### TEXT PROVIDED
____________________

# CompUSA wireless router - can't reach admin screen



## kurtgodel (Jan 4, 2006)

I'm trying to get CompUSA's cheap wireless router (SKU 333628) working. I'm stuck at the start: I can't get to the admin page. I have the router connected by cable to the computer, with XP/SP2 and a cable modem.

Any advice? Thanks a lot!


----------



## V0lt (Sep 14, 2002)

Go to start, run, type in _command_, and then put in the line _ipconfig /all_

The ip listed under "default gateway" is most likely the ip you can use to configure the router.

If all else fails, read the manual.


----------



## kurtgodel (Jan 4, 2006)

The default gateway is *blank*:

C:\WINDOWS\SYSTEM32>ipconfig /all

Windows IP Configuration

Host Name . . . . . . . . . . . . : <snip>
Primary Dns Suffix . . . . . . . :
Node Type . . . . . . . . . . . . : Hybrid
IP Routing Enabled. . . . . . . . : No
WINS Proxy Enabled. . . . . . . . : No

Ethernet adapter Local Area Connection:

Connection-specific DNS Suffix . :
Description . . . . . . . . . . . : Broadcom 440x 10/100 Integrated Cont
roller
Physical Address. . . . . . . . . : <snip>
Dhcp Enabled. . . . . . . . . . . : Yes
Autoconfiguration Enabled . . . . : Yes
Autoconfiguration IP Address. . . : <snip>
Subnet Mask . . . . . . . . . . . : 255.255.0.0
Default Gateway . . . . . . . . . :

I guess you haven't seen the CompUSA documentation. It's not very helpful.

____________________

### SUPPLIED MATERIAL
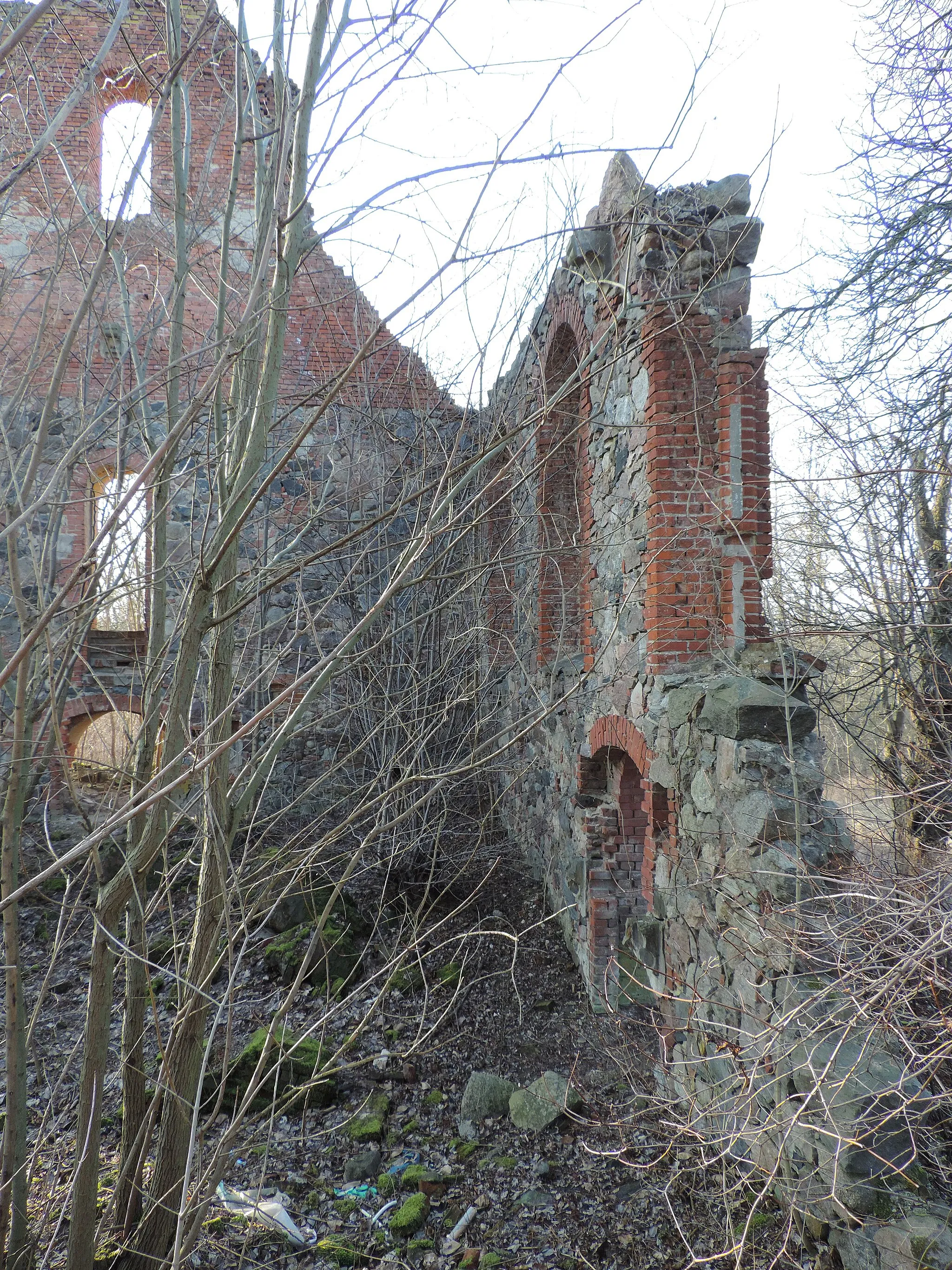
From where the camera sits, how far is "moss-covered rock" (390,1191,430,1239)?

____________________

### OBJECTIVES
A) Copy the router thread word for word from "Go to start, run, type" to "read the manual.".
B) Name every field in the ipconfig output of the router thread that is shown with no value after it.
The data above is separate from the router thread.

### SOLVED TASKS
A)
Go to start, run, type in _command_, and then put in the line _ipconfig /all_

The ip listed under "default gateway" is most likely the ip you can use to configure the router.

If all else fails, read the manual.

B)
Primary Dns Suffix
Connection-specific DNS Suffix
Default Gateway